STARアーキテクチャは、Early-‑FTQC時代の量子コンピュータでも実用的な計算を実現することを目的とした、独自の量子計算アーキテクチャです。 量子計算の計算効率に着目し、従来よりも少ない量子ビット数で、現実的な規模の計算を可能にします。

3.STARアーキテクチャver. 3の成果

STARアーキテクチャ ver. 3と分子モデル最適化技術という2つの新技術を組み合わせることで、2024年に発表したSTARアーキテクチャ ver. 2では困難だった複雑な分子計算を、実用的な時間で計算できる見込みを示しました。

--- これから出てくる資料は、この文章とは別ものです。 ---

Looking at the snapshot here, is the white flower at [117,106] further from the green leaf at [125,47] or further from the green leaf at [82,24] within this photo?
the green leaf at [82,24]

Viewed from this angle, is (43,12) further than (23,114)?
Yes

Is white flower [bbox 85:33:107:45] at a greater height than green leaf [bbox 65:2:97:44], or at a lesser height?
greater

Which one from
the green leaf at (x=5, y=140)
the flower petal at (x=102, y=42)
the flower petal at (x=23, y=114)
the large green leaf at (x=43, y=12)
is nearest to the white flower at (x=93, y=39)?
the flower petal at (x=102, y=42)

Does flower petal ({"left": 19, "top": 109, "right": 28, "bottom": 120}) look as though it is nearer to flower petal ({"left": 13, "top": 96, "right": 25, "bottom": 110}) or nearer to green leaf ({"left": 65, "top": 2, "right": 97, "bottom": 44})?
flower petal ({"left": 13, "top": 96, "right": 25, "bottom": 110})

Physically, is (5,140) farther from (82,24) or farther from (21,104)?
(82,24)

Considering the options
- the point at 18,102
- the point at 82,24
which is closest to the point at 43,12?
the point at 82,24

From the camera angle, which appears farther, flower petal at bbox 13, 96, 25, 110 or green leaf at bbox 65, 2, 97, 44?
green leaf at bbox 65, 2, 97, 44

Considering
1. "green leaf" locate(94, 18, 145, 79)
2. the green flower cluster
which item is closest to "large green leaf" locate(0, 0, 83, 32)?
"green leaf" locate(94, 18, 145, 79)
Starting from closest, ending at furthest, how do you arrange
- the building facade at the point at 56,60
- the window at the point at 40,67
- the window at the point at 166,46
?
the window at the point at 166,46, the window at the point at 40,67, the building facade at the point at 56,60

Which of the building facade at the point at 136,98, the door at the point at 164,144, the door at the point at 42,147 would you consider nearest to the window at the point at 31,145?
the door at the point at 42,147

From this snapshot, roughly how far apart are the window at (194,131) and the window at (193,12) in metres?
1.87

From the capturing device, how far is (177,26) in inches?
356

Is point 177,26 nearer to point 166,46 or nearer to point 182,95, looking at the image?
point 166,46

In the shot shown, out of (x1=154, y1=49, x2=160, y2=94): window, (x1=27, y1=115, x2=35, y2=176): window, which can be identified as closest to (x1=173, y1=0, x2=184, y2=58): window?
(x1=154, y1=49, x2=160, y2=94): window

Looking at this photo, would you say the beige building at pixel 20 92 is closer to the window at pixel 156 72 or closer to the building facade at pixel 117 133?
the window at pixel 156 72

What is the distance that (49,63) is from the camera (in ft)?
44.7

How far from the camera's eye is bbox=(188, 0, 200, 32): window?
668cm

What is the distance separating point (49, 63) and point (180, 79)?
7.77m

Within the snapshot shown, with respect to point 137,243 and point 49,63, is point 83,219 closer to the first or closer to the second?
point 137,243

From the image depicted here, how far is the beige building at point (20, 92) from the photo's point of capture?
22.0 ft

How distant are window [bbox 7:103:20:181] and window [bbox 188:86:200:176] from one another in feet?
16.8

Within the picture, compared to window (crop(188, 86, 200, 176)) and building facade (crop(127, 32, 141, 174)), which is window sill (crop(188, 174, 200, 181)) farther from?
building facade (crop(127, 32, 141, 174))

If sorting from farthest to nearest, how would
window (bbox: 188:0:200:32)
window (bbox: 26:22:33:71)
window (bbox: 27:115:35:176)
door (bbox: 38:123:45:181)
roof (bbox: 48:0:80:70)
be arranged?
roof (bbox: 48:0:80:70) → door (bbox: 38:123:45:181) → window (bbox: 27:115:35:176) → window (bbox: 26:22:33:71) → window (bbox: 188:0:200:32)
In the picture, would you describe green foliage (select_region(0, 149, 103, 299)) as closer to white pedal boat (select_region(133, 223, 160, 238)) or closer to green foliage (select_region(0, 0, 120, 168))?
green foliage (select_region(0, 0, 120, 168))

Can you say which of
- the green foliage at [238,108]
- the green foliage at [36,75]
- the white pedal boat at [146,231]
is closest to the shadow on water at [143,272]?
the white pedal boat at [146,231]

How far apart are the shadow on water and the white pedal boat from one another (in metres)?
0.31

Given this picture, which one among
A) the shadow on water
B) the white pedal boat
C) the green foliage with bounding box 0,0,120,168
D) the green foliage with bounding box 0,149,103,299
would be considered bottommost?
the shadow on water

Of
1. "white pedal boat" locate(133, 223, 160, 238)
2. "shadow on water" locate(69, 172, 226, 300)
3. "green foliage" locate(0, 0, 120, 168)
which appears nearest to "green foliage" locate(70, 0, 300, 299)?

例えば、CO₂削減にも応用が期待されるルテニウム触媒の計算では、従来のFTQCで約200万量子ビットが必要とされていた計算を、STARアーキテクチャ ver. 3の効果により約5万量子ビットまで削減できる見込みを示しました。さらに分子モデル最適化技術を適用することで、5千日規模と見積もられていた計算時間を、約4.6日まで大幅に短縮できることが確認できました。